Although O’Neill started to talk about this five countries in the early 2000s, it’s not until 2009, when the fateful European crisis occurred, that the BRICs really started to be notable in the global economy, moment when they assumed the idea of the BRICs officially. It is also the year when the first BRICs summit took place, in Russia, on June 16. But, how did the BRICs come about?

After 9/11, the globalization of the world was a matter of fact, and no one could said the opposite. Globalization would not stop, it was going to evolve in a more complex way, one that would involve not just America, but the whole world. Even though one of the first critiques that was addressed to the BRICs was that they were not defining a new way of capitalism development ( and that they were following the American model), things are changing. China with 1.394.570.000 habitants, India with 1.338.140.000, Brazil with 209.702.000 and Russia with 146.877.088 are the 40.36% of the total world population, and if these countries embrace productivity changes that go with global trade and globalization, they are likely to become big. The BRICs have more things in common: 


  1. A huge territory, nearly 38.5 millions of km2, fact that proportionates them contintenal strategies
  2. A big bunch of natural ressources and a cheap workforce. Goldman and Sachs predicted that Brasil and Rusia will be able to be suppliers of raw materials, and that China and India will be the global suppliers of technology and services.
  3. A middle class in process of expansion, even thought India and China have huge populations of poor people.
  4. A really big growth of their GDP, that could become bigger that the one from the G7 (the aggregate size of the BRICs was about 23.3% of world GDP at the end of 2000, somewhat higher than both Euroland and Japan)

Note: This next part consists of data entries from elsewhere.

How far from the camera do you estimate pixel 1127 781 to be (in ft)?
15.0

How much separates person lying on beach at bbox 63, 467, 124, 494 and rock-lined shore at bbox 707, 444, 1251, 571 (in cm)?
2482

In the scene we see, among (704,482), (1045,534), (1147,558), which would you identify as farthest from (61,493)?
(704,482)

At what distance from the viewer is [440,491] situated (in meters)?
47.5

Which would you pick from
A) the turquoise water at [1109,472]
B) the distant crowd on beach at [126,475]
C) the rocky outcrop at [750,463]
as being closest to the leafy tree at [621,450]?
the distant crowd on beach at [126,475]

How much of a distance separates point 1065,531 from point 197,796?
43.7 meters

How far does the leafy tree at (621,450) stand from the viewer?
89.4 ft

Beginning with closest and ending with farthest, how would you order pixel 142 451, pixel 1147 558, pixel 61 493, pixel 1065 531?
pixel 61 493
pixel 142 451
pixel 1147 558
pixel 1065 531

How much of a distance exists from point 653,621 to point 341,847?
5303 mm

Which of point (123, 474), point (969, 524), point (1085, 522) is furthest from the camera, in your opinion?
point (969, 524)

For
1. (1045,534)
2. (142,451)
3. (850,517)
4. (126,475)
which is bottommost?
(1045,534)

But, like everything in this world, BRICs have also their differences:

  1. Brazil and India are democratic countries, China and Russia are not
  2. Brazil and Russia export hydrocarbons, China and India are net importers.
  3. China and Russia are permanent members of the UN Security Council, the others are not.
http://english.gov.cn/policies/infographics/2015/07/10/content_281475144078033.htm


Taking into consideration their similarities and their differences, we can constat that the BRICs have achieved some important points, leads by China, the clear leader of the association. And why China? Because  it has the larger GDP of the group, and thanks to its leadership, the foundation of the New Development Bank has been possible.

And no, we are not forgetting about the last letter of the acronym, the “s” from South Africa. The BRICs had one problem: no African countries were included. And it was quite a big problem, because if we think about the group’s claim to speak for the emerging world, Africa (that it’s not only good for providing raw materials to the rest) was seen as an irrelevance economic power.

That’s why when in 2011 South Africa entered to the group, the BRICs obtained  automatically a more global structure. Even thought South Africa has a little population in comparaison with the other members of the group, an economy who is value with 286.000 millions of dollars and a growing of just a 3% per year, the bet of China to the African country has been seen as a way to narrow bonds with the African continent.